A new, titration-based, simple to execute and accurate analytical method for VFA_T analysis in anaerobic digester waters is presented and verified. The method differs from previous techniques by the fact that the total inorganic carbon concentration is analyzed on the same sample, but by an external method, preferably using a TOC analyzer. The titration method consists of only two points, carried out to pH values in the vicinity of pH 5.25 and pH 4.25. The buffer capacity area between these pH values is dominated by the VFA_T and carbonate weak-acid systems, with only a minor effect of the ammonia and orthophosphate systems, hence these weak-acid systems can be neglected in the analysis without significant loss of accuracy, particularly when the VFA_T concentration is high (VFA_T > 8 mM). The method was shown to yield results that are comparable with the 5-point and 8-point methods in terms of accuracy and reproducibility. The method was further tested on four anaerobic liquors and was shown to yield accurate and consistent results, with both raw and spiked samples. The inclusion of the orthophosphate (and to a lesser extent the ammonia) concentration increases the obtained accuracy, however if these are not known, the loss of accuracy is inconsequential (not more than a few percent) when the VFA_T concentration reaches values of concern. A PHREEQC-based procedure was developed for estimating the total inorganic carbon concentration based on the measured partial pressure of CO₂ in the biogas, for possible use in the case that a direct C_T analysis is not available.
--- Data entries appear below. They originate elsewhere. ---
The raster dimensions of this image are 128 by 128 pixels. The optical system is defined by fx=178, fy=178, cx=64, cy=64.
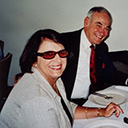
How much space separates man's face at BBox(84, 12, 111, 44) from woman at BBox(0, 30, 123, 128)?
1073mm

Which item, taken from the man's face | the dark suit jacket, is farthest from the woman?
the man's face

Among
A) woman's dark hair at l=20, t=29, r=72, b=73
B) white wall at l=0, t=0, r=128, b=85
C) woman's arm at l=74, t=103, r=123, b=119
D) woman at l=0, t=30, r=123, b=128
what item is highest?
white wall at l=0, t=0, r=128, b=85

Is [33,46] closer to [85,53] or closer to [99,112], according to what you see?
[99,112]

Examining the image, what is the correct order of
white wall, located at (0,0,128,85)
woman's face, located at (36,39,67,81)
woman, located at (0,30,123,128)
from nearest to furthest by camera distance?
1. woman, located at (0,30,123,128)
2. woman's face, located at (36,39,67,81)
3. white wall, located at (0,0,128,85)

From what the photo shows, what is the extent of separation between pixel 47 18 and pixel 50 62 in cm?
210

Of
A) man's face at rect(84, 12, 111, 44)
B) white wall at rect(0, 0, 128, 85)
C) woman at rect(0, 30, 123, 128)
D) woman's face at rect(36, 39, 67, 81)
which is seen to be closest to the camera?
woman at rect(0, 30, 123, 128)

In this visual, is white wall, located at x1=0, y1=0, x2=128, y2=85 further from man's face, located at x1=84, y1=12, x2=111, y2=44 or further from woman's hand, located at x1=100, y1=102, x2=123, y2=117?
woman's hand, located at x1=100, y1=102, x2=123, y2=117

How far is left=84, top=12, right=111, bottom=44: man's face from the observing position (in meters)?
2.24

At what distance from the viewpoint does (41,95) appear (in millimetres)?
981

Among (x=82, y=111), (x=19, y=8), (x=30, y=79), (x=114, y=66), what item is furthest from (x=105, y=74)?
(x=19, y=8)

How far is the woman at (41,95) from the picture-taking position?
3.03 ft

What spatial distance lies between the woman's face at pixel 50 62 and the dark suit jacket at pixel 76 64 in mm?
929

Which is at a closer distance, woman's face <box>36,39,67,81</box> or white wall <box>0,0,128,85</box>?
woman's face <box>36,39,67,81</box>

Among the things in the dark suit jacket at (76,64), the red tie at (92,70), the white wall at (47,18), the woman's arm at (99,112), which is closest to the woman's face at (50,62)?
the woman's arm at (99,112)
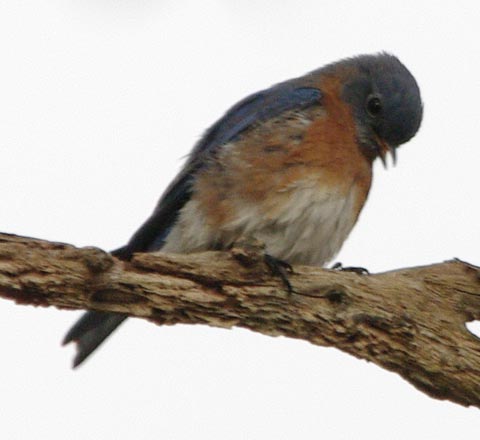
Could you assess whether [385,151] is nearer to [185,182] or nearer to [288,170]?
[288,170]

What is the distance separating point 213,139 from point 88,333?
1632mm

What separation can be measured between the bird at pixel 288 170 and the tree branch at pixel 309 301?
818 mm

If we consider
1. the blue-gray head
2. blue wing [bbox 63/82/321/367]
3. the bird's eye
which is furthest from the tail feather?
the bird's eye

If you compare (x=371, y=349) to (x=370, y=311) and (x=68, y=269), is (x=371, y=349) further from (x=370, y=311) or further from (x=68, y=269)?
(x=68, y=269)

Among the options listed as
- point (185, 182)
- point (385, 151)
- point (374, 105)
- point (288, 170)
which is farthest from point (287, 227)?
point (374, 105)

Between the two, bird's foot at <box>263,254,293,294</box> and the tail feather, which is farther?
the tail feather

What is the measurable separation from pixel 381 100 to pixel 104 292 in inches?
118

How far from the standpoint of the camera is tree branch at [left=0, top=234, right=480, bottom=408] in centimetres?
511

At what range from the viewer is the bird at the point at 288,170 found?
647 centimetres

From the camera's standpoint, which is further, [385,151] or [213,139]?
[385,151]

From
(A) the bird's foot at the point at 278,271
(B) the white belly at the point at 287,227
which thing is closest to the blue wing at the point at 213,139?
(B) the white belly at the point at 287,227

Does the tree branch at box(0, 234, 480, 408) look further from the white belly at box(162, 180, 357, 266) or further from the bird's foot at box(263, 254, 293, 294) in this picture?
the white belly at box(162, 180, 357, 266)

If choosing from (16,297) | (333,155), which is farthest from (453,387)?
(16,297)

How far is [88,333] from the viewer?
6.58 metres
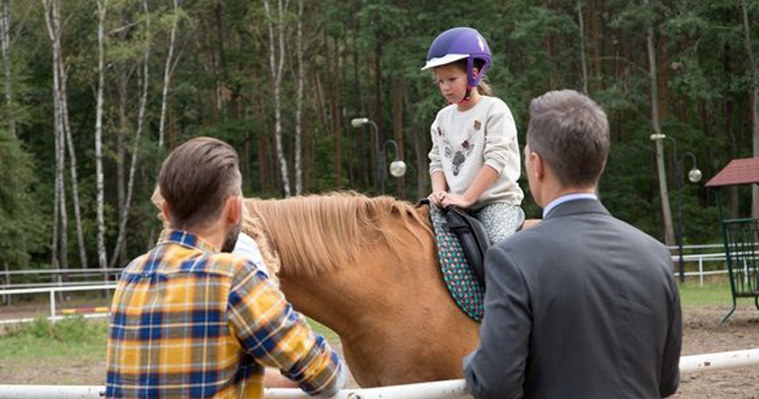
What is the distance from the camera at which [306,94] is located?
50844 millimetres

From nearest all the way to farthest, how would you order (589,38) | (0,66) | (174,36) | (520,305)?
(520,305)
(0,66)
(174,36)
(589,38)

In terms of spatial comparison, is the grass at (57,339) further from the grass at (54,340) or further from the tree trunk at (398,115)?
the tree trunk at (398,115)

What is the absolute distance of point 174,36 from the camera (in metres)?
43.3

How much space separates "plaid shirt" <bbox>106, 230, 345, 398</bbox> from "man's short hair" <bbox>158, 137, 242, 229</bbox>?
53 mm

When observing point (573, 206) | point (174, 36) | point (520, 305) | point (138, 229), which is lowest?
point (138, 229)

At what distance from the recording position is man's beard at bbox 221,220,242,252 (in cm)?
271

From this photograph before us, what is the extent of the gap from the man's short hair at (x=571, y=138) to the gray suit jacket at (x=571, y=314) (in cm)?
8

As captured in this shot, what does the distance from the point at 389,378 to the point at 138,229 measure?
136ft

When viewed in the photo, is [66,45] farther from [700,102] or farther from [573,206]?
[573,206]

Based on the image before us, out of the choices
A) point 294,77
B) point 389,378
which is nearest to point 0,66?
point 294,77

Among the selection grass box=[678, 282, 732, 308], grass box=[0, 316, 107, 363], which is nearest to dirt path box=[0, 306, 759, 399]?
grass box=[0, 316, 107, 363]

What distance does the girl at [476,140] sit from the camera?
4934 millimetres

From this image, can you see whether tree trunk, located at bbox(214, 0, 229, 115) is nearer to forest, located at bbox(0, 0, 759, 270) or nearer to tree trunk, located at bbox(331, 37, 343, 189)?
forest, located at bbox(0, 0, 759, 270)

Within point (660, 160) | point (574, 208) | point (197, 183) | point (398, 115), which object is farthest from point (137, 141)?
point (574, 208)
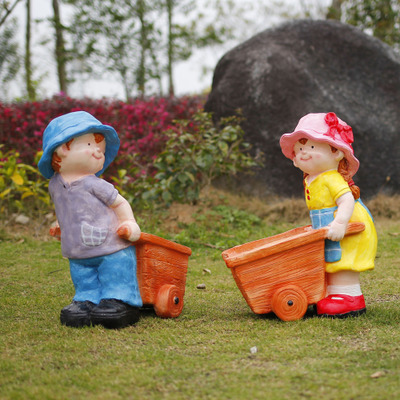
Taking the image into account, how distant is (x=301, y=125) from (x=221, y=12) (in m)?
18.4

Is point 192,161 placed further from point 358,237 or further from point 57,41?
point 57,41

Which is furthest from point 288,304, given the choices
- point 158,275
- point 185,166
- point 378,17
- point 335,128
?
point 378,17

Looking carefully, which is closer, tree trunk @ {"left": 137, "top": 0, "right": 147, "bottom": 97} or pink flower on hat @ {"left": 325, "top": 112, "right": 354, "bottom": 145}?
pink flower on hat @ {"left": 325, "top": 112, "right": 354, "bottom": 145}

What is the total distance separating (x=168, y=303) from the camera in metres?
3.22

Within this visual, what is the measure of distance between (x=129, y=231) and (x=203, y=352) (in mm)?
883

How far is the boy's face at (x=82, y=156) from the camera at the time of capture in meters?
3.11

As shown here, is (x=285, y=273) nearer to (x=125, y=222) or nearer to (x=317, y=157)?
(x=317, y=157)

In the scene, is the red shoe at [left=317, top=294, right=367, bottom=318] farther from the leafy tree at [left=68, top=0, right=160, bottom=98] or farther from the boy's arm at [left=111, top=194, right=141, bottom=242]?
the leafy tree at [left=68, top=0, right=160, bottom=98]

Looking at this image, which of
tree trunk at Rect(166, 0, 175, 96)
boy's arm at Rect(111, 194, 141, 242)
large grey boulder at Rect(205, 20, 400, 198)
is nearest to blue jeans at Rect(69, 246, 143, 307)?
boy's arm at Rect(111, 194, 141, 242)

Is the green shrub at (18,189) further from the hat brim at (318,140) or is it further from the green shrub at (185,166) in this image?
the hat brim at (318,140)

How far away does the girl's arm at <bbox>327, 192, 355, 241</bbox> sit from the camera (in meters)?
3.08

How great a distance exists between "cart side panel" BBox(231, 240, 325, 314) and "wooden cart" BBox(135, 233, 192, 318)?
44 centimetres

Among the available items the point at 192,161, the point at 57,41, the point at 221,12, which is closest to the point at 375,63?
the point at 192,161

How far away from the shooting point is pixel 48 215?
6.11 meters
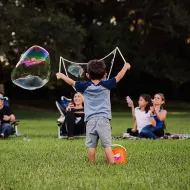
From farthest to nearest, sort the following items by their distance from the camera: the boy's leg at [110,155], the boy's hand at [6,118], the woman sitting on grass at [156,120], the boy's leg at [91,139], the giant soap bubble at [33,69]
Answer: the boy's hand at [6,118] < the woman sitting on grass at [156,120] < the giant soap bubble at [33,69] < the boy's leg at [91,139] < the boy's leg at [110,155]

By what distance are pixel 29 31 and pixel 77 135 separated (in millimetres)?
16198

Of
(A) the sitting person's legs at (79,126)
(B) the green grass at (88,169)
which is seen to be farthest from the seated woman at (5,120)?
(B) the green grass at (88,169)

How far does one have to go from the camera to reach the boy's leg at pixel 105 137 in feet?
23.3

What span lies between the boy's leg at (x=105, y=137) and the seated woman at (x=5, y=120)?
5.44 metres

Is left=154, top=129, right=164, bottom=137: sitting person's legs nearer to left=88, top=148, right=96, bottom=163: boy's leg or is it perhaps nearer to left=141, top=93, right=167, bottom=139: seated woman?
left=141, top=93, right=167, bottom=139: seated woman

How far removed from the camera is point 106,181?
553 cm

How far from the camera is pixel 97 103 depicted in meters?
7.24

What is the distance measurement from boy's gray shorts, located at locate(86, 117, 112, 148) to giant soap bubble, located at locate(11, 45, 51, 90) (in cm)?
189

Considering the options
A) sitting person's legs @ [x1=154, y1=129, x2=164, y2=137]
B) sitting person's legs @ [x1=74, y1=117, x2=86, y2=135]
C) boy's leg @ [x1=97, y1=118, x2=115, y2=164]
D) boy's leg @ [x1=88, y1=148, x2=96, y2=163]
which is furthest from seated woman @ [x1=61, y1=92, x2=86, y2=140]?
boy's leg @ [x1=97, y1=118, x2=115, y2=164]

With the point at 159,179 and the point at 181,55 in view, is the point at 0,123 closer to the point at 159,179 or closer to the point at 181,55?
the point at 159,179

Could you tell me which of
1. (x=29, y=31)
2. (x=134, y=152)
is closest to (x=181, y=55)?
(x=29, y=31)

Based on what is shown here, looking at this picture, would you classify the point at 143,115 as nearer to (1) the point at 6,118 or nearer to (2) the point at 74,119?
(2) the point at 74,119

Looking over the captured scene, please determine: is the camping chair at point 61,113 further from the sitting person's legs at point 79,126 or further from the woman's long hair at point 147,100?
the woman's long hair at point 147,100

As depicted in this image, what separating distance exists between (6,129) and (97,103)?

This technique was shown to yield accurate C_T values with an average error of 0.4% ± 2.8%. The resulting VFA_T computation may only slightly deviate from the correct value, indicating that this approximated technique is valid for determining the VFA_T trend, and hence adequate as a monitoring tool for the performance of anaerobic digesters. This said, for obtaining the most accurate and reliable VFA_T results the writers recommend using externally measured C_T and P_T values. N_T can be neglected altogether because its effect on the VFA_T value is almost negligible. The presented method is ideal for use by researchers working on anaerobic processes, but it is also appropriate as a routine tool for controlling full-scale anaerobic digesters. The Excel-based interpretation program and the PHRREQC-based procedure for estimating C_T from Pp (CO₂) can be downloaded from the Supplementary Material.